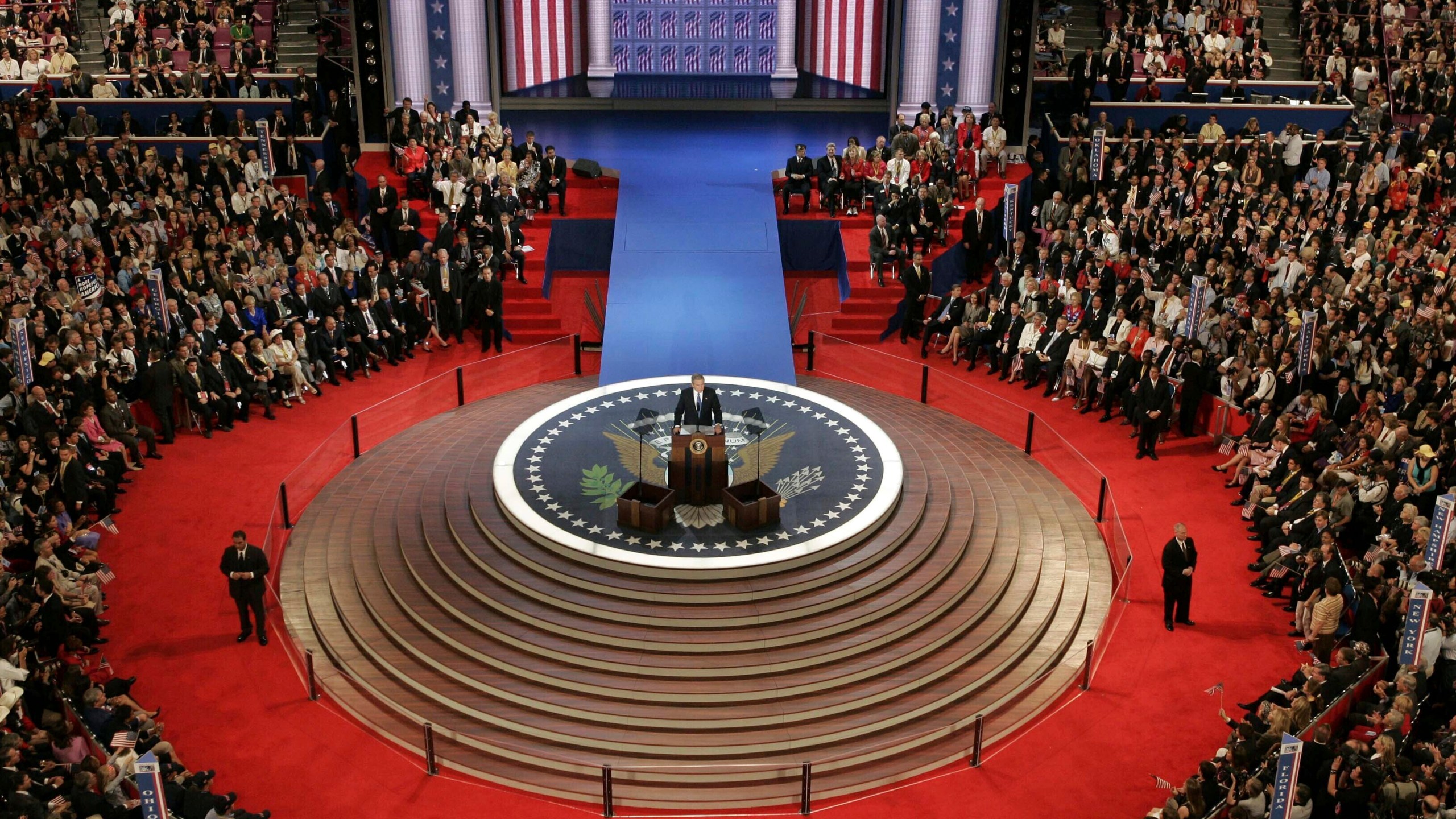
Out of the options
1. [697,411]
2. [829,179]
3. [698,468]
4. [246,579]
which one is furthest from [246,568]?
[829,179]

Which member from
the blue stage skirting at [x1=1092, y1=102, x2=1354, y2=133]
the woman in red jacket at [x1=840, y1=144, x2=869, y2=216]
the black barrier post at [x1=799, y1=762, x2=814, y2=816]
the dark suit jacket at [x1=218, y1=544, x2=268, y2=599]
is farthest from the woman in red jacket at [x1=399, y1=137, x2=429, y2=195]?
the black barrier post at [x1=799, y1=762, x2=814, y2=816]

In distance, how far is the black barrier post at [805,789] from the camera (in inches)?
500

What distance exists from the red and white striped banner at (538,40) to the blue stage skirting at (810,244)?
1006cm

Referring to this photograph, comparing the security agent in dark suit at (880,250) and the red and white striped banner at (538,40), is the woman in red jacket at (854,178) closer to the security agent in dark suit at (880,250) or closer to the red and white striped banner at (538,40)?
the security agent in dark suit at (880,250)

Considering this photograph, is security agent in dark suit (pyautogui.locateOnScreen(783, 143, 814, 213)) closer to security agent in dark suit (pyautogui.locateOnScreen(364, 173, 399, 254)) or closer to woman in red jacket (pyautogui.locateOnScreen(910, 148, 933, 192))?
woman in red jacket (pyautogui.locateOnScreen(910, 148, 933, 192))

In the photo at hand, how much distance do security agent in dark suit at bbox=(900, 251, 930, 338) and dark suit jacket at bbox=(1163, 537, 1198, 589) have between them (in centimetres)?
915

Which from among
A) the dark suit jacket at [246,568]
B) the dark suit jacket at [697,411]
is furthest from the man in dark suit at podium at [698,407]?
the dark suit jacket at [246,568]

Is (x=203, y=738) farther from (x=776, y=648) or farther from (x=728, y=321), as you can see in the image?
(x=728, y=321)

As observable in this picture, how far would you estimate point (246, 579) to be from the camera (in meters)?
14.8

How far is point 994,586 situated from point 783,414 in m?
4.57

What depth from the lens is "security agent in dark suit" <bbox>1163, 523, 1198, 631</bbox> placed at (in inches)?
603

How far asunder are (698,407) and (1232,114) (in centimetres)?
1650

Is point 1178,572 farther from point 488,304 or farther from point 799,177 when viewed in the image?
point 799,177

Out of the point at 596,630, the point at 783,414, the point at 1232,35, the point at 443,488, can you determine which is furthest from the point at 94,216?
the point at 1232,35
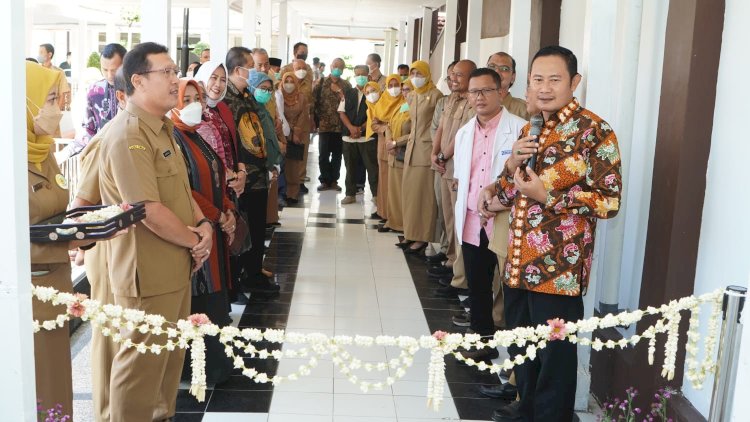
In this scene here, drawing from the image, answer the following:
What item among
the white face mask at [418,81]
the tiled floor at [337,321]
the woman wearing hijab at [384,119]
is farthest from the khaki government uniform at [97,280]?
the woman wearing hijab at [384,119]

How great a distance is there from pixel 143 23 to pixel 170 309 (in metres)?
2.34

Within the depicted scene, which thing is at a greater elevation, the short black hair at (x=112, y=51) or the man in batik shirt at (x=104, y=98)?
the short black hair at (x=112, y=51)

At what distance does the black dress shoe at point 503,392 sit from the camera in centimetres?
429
********************
Directions: Report every line of the entries above that contains the word "striped".

Answer to the exercise:
What distance exists from the red and white striped banner at (538,40) to the blue stage skirting at (810,244)?
Referring to this photograph, comparing the security agent in dark suit at (880,250) and the red and white striped banner at (538,40), is the woman in red jacket at (854,178) closer to the security agent in dark suit at (880,250) or closer to the red and white striped banner at (538,40)?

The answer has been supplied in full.